While the Westminster City Council's refusal to study the pay and benefits of the city's elected officers may have been politically correct, it was not particularly courageous.
The council dodged an opportunity to evaluate the current compensation for the mayor and council members.
Pay for elected officials always generates controversy, but Westminster's citizens need to explore and resolve a number of legitimate issues.
It has been a decade since Westminster's elected officials have had a raise. The public generally loathes increasing the salaries of elected officials, but any fair-minded individual would agree that 10 years is a long time between pay reviews.
Even public servants deserve fair compensation for their time. There are 13 Maryland municipalities smaller than Westminster that pay their council members more. While no one runs for public office in Westminster for the money, people who occupy those positions are giving up time and energy, which has value.
Is the current rate of pay -- $10,000 for the mayor, $3,000 for council president, $2,400 for council members -- appropriate? Maybe it is, but why not have a study group take a look?

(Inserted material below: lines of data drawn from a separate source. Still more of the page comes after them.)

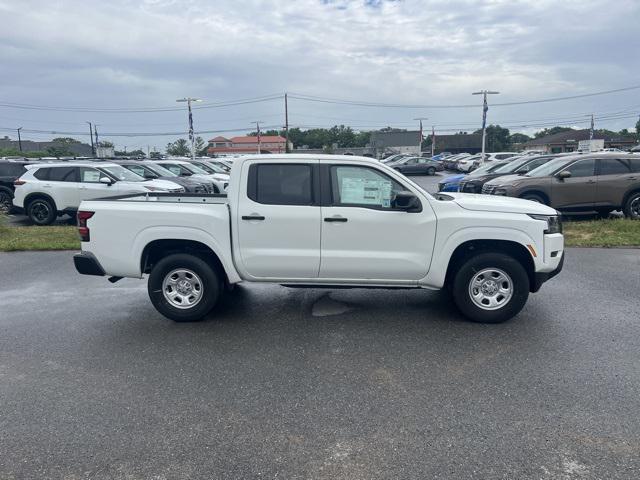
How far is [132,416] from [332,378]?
1585 mm

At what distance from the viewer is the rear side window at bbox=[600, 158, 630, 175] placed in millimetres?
11008

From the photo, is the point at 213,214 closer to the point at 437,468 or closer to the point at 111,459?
the point at 111,459

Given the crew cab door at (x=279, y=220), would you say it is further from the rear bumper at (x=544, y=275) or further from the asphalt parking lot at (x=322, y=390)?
the rear bumper at (x=544, y=275)

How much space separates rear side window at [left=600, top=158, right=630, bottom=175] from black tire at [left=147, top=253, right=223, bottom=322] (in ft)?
33.2

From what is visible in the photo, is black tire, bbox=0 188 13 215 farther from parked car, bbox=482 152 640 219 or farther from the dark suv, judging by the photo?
parked car, bbox=482 152 640 219

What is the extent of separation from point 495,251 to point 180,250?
3544mm

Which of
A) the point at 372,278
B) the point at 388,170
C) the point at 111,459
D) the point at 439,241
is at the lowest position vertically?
the point at 111,459

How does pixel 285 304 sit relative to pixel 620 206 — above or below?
below

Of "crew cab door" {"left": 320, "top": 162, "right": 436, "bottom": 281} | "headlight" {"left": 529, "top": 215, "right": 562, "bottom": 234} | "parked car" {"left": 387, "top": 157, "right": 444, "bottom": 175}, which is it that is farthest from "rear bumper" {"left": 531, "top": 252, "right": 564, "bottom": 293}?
"parked car" {"left": 387, "top": 157, "right": 444, "bottom": 175}

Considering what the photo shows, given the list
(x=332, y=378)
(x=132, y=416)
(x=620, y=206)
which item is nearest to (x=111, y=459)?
(x=132, y=416)

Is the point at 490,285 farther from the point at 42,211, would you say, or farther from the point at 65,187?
the point at 42,211

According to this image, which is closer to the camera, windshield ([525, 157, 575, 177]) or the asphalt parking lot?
the asphalt parking lot

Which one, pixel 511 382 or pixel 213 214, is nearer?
pixel 511 382

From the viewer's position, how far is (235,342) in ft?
15.4
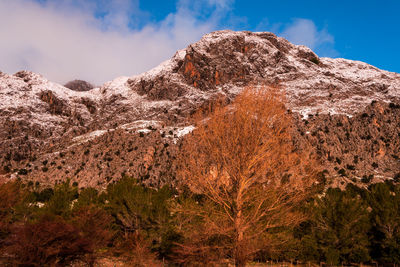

Currently, the city's elected officials are not reimbursed for long-distance phone calls or for the use of their personal cars while on official business. Most businesses and governments compensate their employees for such expenses. Shouldn't Westminster follow that accepted practice?
To ensure a regular review of elected officials' pay, the council should establish a salary review mechanism. A panel of citizens could periodically review current pay and make recommendations. The council should also maintain its practice of recommending pay increases only for future councils, thus avoiding the politically unacceptable situation of raising its own pay.
In their greed and insensitivity to the public, members of Congress have poisoned the public discussion of pay for elected officials at all levels. Even frugal bodies, such as Westminster's part-time council, would rather sidestep the messy subject. As much as voters may despise raising elected officials' pay, however, we should not forget the link between performance and pay.